Сидорчук только притворялась жалостливой, на самом деле была суровой, жесткой старухой, тугой и на слезу, и на сочувствие. Однако теперь даже у нее сжалось сердце:
что случилось с этой несчастной, жалкой бездомовницей?
Какой страх погнал ее из привычного угла в глухую ночь? Это было похоже на бегство. От кого и от чего она бежала? И почему бежала она не как все люди - домой, а в противоположную от дома сторону? Заболела, что ли? Может, не дай бог, умом тронулась?.. А может, она хотела кого-то обмануть, отвести от следа, для того и пошла в другую сторону, чтобы не показываться в центре, обойти город по окраинам и только тогда выйти на дорогу к дому?

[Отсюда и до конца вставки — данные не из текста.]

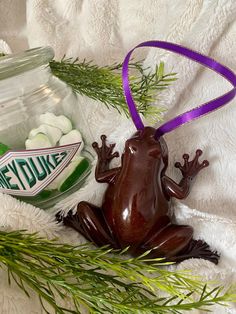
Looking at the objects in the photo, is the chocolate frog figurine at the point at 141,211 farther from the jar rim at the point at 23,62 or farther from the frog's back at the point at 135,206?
the jar rim at the point at 23,62

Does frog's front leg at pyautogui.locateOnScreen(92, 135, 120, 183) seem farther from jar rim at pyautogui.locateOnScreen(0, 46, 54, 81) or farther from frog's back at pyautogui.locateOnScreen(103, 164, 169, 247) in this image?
jar rim at pyautogui.locateOnScreen(0, 46, 54, 81)

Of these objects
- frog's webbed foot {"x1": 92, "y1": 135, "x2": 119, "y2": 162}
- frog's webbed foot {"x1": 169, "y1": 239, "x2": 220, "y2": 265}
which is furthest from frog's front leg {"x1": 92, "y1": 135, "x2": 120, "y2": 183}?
frog's webbed foot {"x1": 169, "y1": 239, "x2": 220, "y2": 265}

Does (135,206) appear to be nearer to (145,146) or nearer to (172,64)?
(145,146)

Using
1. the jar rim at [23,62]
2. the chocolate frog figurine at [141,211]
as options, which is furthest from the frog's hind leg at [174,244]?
the jar rim at [23,62]

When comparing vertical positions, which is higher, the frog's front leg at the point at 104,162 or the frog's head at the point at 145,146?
the frog's head at the point at 145,146

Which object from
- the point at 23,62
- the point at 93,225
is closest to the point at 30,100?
the point at 23,62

Сейчас, глядя в спину удаляющемуся лейтенанту, Сидорчук решалась и не могла решиться. Десятки лет они с Лукьянихой знали друг друга, и если б это не было смешно по отношению к старым бабам, их и в самом деле можно было назвать подружками. Ей было жалко Лукьяниху, даже боязно за нее, беспомощную, сирую старуху. Но еще больше ей было боязно за себя. Видно, неспроста сошлось все к одному - и перепуг Лукьянихи, внезапное ночное бегство ее и то, что ни свет ни заря разыскивал ее этот милицейский... Нет уж, наше дело сторона, лучше от греха подальше!..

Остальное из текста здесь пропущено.